**WHAT YOU NEED TO DO:** Copy exactly, and only, the lines from the line containing "What is the linear" through the last line of the records below, both included.

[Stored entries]
+===+
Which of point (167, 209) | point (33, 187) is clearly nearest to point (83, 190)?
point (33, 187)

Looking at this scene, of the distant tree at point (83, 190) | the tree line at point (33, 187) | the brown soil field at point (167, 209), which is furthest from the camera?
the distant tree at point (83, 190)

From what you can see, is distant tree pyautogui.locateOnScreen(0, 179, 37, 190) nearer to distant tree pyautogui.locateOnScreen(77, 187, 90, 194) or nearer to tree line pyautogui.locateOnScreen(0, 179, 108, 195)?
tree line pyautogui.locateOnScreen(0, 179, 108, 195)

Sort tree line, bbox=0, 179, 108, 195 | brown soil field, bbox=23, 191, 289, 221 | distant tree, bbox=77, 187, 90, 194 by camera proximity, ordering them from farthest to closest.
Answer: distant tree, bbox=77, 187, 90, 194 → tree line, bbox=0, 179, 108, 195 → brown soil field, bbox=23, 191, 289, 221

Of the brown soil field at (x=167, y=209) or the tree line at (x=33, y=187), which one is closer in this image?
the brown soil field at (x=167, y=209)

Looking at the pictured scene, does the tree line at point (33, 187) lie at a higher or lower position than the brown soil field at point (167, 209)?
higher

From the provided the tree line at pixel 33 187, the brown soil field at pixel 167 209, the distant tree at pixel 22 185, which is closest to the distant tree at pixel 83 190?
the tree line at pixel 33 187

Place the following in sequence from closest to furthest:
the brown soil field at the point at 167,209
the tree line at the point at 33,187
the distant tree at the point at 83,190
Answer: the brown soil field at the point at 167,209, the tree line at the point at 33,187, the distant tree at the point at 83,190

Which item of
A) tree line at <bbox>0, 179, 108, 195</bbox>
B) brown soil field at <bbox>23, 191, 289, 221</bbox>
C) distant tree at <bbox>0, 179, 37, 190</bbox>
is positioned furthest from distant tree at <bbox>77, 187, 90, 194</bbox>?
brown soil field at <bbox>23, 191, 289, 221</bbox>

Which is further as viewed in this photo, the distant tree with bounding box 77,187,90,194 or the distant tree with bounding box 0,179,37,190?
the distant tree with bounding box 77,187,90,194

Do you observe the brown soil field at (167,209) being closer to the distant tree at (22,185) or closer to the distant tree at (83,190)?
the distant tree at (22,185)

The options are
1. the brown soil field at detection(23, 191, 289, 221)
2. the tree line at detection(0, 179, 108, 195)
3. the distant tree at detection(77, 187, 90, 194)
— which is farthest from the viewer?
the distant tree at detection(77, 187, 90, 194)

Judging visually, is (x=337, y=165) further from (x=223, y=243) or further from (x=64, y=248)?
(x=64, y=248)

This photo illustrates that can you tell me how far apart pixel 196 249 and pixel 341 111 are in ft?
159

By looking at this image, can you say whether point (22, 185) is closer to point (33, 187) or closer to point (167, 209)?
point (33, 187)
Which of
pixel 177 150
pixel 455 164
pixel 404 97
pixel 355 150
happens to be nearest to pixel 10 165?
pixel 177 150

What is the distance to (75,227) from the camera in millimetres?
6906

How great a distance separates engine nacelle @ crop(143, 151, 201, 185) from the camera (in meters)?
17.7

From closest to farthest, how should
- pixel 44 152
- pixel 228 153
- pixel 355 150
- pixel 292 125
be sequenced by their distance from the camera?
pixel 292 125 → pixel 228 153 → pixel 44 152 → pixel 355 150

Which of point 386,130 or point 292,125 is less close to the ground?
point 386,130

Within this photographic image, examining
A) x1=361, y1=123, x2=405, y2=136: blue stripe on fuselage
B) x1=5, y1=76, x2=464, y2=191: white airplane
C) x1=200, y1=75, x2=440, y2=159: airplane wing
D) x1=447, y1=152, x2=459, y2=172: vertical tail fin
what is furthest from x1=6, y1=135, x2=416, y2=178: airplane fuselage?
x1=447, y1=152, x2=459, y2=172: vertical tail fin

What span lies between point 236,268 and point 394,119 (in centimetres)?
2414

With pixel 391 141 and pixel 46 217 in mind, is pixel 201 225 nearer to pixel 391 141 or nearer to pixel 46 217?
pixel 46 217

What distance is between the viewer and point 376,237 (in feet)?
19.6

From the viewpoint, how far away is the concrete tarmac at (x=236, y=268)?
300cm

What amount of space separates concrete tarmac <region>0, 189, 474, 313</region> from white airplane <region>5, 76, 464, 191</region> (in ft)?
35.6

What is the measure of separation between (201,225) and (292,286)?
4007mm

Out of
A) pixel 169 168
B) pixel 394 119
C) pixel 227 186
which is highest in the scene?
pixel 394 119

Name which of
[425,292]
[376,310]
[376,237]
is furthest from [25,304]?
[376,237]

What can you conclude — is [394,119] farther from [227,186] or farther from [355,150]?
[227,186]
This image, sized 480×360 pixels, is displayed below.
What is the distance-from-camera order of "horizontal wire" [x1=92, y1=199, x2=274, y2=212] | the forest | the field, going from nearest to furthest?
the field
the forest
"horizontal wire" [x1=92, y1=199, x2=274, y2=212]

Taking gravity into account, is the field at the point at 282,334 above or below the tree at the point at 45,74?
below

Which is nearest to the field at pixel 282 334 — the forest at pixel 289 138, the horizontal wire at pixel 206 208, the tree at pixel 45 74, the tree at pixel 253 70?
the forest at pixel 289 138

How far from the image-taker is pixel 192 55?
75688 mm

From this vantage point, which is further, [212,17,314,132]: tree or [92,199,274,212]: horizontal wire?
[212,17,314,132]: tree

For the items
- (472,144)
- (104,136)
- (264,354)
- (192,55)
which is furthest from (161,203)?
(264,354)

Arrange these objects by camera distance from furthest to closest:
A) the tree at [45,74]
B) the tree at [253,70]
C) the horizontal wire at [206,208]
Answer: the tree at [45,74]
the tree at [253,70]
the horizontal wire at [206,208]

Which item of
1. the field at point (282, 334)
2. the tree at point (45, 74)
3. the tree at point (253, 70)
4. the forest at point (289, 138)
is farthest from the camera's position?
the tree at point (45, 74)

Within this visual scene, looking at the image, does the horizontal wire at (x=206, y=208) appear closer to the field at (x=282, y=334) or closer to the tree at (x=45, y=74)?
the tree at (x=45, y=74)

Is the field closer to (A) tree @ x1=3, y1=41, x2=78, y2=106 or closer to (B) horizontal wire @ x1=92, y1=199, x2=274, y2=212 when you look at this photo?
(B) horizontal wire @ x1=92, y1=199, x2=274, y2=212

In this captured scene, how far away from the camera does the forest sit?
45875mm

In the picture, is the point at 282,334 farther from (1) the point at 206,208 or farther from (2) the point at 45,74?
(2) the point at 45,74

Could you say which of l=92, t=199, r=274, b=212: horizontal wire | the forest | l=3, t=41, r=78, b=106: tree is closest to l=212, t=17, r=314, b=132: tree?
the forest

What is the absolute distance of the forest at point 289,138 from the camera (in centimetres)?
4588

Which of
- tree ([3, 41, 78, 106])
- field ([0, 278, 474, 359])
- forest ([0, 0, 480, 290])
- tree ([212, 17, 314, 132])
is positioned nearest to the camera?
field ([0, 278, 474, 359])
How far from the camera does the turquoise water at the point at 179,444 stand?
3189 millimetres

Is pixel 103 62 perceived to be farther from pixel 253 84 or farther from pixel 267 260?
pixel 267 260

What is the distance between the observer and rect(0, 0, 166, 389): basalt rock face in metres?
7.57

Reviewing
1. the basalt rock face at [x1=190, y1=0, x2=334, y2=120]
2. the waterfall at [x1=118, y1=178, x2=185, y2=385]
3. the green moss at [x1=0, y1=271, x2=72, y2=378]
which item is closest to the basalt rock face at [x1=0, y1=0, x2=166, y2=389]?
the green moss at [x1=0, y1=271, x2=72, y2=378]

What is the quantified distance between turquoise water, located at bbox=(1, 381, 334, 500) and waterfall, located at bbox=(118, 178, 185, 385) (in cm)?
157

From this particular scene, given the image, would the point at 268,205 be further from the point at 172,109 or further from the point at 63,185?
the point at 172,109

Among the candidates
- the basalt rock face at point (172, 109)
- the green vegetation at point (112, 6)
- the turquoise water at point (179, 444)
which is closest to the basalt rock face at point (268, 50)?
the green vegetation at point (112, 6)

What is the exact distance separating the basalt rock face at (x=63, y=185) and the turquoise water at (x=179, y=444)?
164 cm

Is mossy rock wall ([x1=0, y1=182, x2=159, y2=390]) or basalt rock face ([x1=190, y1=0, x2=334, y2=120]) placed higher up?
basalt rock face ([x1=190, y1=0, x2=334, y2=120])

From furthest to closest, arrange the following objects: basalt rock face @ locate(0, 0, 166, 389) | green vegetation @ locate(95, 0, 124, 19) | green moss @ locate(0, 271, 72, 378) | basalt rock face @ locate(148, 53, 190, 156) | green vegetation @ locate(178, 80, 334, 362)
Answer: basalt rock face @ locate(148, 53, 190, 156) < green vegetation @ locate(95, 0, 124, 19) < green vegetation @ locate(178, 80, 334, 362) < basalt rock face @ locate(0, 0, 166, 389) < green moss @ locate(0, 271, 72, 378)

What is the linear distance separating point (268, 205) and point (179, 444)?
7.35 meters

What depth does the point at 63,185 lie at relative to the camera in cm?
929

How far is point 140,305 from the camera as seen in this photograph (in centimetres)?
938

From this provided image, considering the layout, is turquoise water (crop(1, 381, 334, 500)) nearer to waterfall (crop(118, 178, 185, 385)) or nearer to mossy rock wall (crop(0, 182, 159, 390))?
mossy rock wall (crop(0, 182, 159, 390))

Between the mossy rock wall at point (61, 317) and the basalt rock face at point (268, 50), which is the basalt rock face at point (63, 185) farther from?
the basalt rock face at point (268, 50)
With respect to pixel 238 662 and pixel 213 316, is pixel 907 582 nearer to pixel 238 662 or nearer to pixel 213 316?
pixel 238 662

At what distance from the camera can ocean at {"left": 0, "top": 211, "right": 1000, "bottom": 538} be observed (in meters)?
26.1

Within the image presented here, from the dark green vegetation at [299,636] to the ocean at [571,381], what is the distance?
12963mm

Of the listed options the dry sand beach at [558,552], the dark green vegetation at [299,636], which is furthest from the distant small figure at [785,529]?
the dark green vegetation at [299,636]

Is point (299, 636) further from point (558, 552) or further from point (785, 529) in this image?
+===+
**REPLY TO THE TASK:**
What is the linear distance separating point (268, 205) and point (179, 444)?
7.35 meters

What depth does the point at 63,185 lie at relative to the camera in cm?
929

How far is point 140,305 from the camera as seen in this photograph (in centimetres)?
938

From this provided image, considering the layout, is turquoise water (crop(1, 381, 334, 500)) nearer to waterfall (crop(118, 178, 185, 385)) or nearer to mossy rock wall (crop(0, 182, 159, 390))?
mossy rock wall (crop(0, 182, 159, 390))

Between the mossy rock wall at point (61, 317) and the basalt rock face at point (268, 50), which is the basalt rock face at point (63, 185) farther from?
the basalt rock face at point (268, 50)
With respect to pixel 238 662 and pixel 213 316, is pixel 907 582 nearer to pixel 238 662 or nearer to pixel 213 316?
pixel 238 662

At what distance from the camera can ocean at {"left": 0, "top": 211, "right": 1000, "bottom": 538} be observed (in meters)?
26.1

Within the image presented here, from the dark green vegetation at [299,636] to the ocean at [571,381], what is the distance?
12963mm

Of the listed options the dry sand beach at [558,552], the dark green vegetation at [299,636], which is furthest from the distant small figure at [785,529]?
the dark green vegetation at [299,636]

Is point (299, 636) further from point (558, 552) or further from point (785, 529) in this image?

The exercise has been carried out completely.